Chapter 2

She had never been sick before, Melody thought, coughing from deep in her chest, her lungs ripping in pain with each rough heave. But since arriving in America her life had been very different.

It had been months, and winter was harsh for a lost homeless girl in such a big city. She was often too cold, too hungry and too scared. Melody missed her Mummy and Daddy terribly, but she knew she couldn't and wouldn't see them for years and years. This was 1970, she had been taken from her Mummy and Daddy in 2018. And if she was honest with herself, she wasn't really sure if it mattered anymore.

It had been such a long time since she'd eaten more than half-rotten scraps she'd foraged from trash cans and dumpsters, longer still since she'd been protected from the snow, rain and over all cold. One kind old lady she had met within her first week had told her she'd catch her death on these streets. Melody was beginning to think she was being very much proved right.

Coughing again, her small arms wrapping around her middle, Melody knew she was dying. It didn't scare her as much as she thought it should. She felt that somehow she would be okay. Maybe she would go to heaven, like her Daddy once told her. She didn't think so. She felt like... She felt like she could fix this somehow. And that's exactly what she told the concerned man ahead of her in the alley; that she was dying, but she could fix it.

It was easy, she thought, watching as her hands began to glow. It was very pretty too. If only her Mummy could see her. Melody's arms flew wide, like she did when she used to spin in the park, and she felt her skin, her whole body explode into fire, burning her, hurting so badly. But she laughed, because she was getting better, she was fixing herself and it was amazing.

When the fire vanished and the pain was gone, Melody realised she was smaller. Her clothes were far too big, which she thought was a very good thing indeed, those clothes had been getting painfully too small for her, her legs had been getting longer, making her skirts higher, and her feet had gotten bigger, so her shoes had started to pinch her toes. Now her clothes could keep her a lot warmer, make her feel safer.

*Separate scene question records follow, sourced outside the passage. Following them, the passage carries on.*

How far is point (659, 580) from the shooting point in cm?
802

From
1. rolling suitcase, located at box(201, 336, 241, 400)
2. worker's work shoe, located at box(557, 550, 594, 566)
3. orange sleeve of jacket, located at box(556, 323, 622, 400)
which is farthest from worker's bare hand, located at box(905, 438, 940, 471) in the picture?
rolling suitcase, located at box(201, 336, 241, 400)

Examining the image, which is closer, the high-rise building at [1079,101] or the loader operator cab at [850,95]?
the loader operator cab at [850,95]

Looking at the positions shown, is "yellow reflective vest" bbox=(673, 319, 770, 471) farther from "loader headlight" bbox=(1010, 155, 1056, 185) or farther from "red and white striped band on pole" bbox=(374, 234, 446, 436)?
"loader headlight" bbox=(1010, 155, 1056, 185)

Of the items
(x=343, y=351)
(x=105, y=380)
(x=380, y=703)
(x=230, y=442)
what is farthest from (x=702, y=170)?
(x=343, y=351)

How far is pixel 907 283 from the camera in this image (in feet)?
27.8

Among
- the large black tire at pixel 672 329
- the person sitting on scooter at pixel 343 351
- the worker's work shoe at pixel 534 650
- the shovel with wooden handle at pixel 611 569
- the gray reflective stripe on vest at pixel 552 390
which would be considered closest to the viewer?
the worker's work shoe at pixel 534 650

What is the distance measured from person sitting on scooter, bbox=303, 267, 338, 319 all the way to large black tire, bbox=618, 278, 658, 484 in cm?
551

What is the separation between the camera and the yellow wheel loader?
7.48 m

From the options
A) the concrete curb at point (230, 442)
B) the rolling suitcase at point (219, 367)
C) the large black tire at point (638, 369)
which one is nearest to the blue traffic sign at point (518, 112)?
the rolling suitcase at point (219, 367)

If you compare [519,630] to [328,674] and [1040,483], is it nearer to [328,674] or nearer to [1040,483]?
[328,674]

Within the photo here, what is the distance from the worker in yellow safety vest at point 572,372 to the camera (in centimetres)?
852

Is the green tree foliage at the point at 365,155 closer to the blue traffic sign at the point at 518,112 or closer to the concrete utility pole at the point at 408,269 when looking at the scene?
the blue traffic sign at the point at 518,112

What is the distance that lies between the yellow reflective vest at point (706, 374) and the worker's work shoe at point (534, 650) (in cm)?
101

The man had run away, she saw, frowning as she realised her shoes were also too big for her now, almost twice the size of her feet. Melody didn't understand why she was so much smaller, but she wasn't surprised by it. Nor was she surprised by the change in her complexion. She had been a very pale child, like her Mummy was, but now her skin was dark, like the old lady she'd met, who'd been worried about her living on the streets.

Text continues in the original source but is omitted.